SELECTED EXTRACT:
Over the past decade, there has been an intensified interest in translating behavioural economics theory into public policy development.[73] Bonoli has referred to this as the ‘active social policy paradigm’: one in which governments routinely use social policy instruments to pursue the health and wellbeing of their populations.[74] In Australia, the Department of the Prime Minister and Cabinet now has a dedicated behavioural economics team, ‘BETA’, established to enhance the ability of the Australian public service to, among other things, ‘apply behavioural insights to public policy and administration’.[75] The team has worked on a range of policy projects to date, including in relation to tax compliance, influencing consumers’ energy choices, and ensuring compliance with labour laws.[76] Though there are arguments for and against the use of behavioural economics, behavioural objectives are apparent in a range of social policies in Australia. Income management (discussed in the below case study) provides one example.
Case example: income management in Australia
Compulsory income management involves ‘quarantining’ proportions of an individual’s welfare income and diverting the quarantined amount to a ‘BasicsCard’, a type of debit card where funds cannot be converted to cash, nor used to purchase certain items that are deemed (by the state) to be morally hazardous, including alcohol, tobacco, pornography and/or gambling services.

PROBLEM SET:
[A] Answer from the passage on behavioural economics and policy:
(i) What term has Bonoli used for the paradigm in which governments routinely use social policy instruments to pursue their populations' health and wellbeing?
(ii) What is the Department of the Prime Minister and Cabinet's dedicated behavioural economics team called?
(iii) Under compulsory income management, where is the quarantined amount diverted?
[B] Copy the passage on behavioural economics and policy between "Case example: income" and "and/or gambling services.", inclusive, and switch "debit card" to "payment card".

EXERCISE DATA:
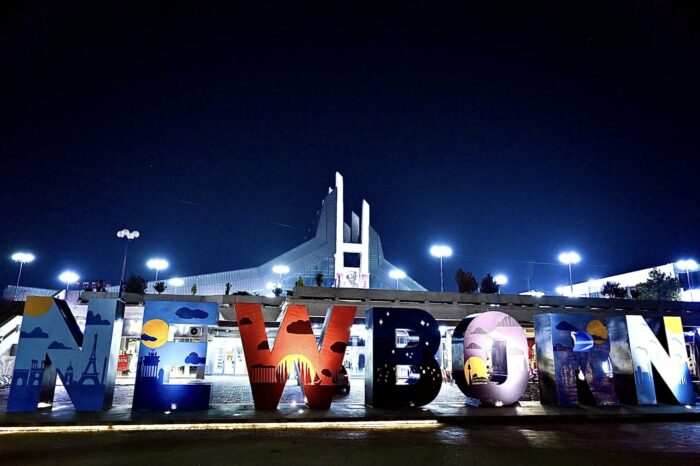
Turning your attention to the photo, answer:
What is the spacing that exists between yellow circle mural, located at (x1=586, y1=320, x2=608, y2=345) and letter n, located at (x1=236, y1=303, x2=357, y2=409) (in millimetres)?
8450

ANSWERS FOR THE EXERCISE:
[A]
(i) The 'active social policy paradigm'
(ii) BETA
(iii) To a 'BasicsCard'

[B]
Case example: income management in Australia
Compulsory income management involves ‘quarantining’ proportions of an individual’s welfare income and diverting the quarantined amount to a ‘BasicsCard’, a type of payment card where funds cannot be converted to cash, nor used to purchase certain items that are deemed (by the state) to be morally hazardous, including alcohol, tobacco, pornography and/or gambling services.